**DATA FOR THIS EXERCISE:**

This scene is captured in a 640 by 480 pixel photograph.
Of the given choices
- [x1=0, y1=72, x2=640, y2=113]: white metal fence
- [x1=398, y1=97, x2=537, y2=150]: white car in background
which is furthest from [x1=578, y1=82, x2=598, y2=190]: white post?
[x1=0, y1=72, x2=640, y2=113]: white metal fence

**TASK BRIEF:**
Edit the records above so that each occurrence of "white post" reads "white pole", leaving all other text unchanged.

**SOLUTION:**
This scene is captured in a 640 by 480 pixel photograph.
Of the given choices
- [x1=0, y1=72, x2=640, y2=113]: white metal fence
- [x1=398, y1=97, x2=537, y2=150]: white car in background
which is furthest from [x1=578, y1=82, x2=598, y2=190]: white pole?
[x1=0, y1=72, x2=640, y2=113]: white metal fence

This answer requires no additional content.